Task statement
Nothing but the lines from the one containing "istock Conceptual hand" through the end of the data below should appear in the answer, each exact and free of pictures.

Material provided
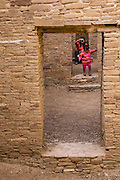 A baby girl walks through an ancient doorway at Pueblo Bonito. Pueblo Bonito is a monumental public building (Puebloan Great House) occupied from around 828 to 1126 AD, now preserved at Chaco Culture National Historical Park, New Mexico, USA. The huge D-shaped complex of Pueblo Bonito enclosed two plazas with dozens of ceremonial kivas, plus 600 rooms towering 4 and 5 stories above the valley floor. The functions of this building included ceremony, administration, trading, storage, hospitality, communications, astronomy, and burial, but few living quarters. Chaco Culture NHP hosts the densest and most exceptional concentration of pueblos in the American Southwest and is a UNESCO World Heritage Site, located in remote northwestern New Mexico, between Albuquerque and Farmington. From 850 AD to 1250 AD, Chaco Canyon advanced then declined as a major center of culture for the Ancient Pueblo Peoples. Chacoans quarried sandstone blocks and hauled timber from great distances, assembling fifteen major complexes that remained the largest buildings in North America until the 1800s. Climate change may have led to its abandonment, beginning with a 50-year drought starting in 1130.
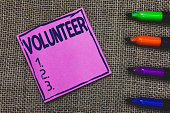 istock Conceptual hand writing showing Volunteer. Business photo showcasing Person who freely offers to take part in something Charity Purple Paper Important reminder Markers Jute background. 1056068310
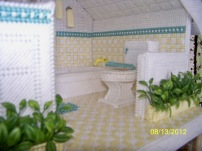 The bathroom, complete with wallpaper and towel bars.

Result
 istock Conceptual hand writing showing Volunteer. Business photo showcasing Person who freely offers to take part in something Charity Purple Paper Important reminder Markers Jute background. 1056068310
 The bathroom, complete with wallpaper and towel bars.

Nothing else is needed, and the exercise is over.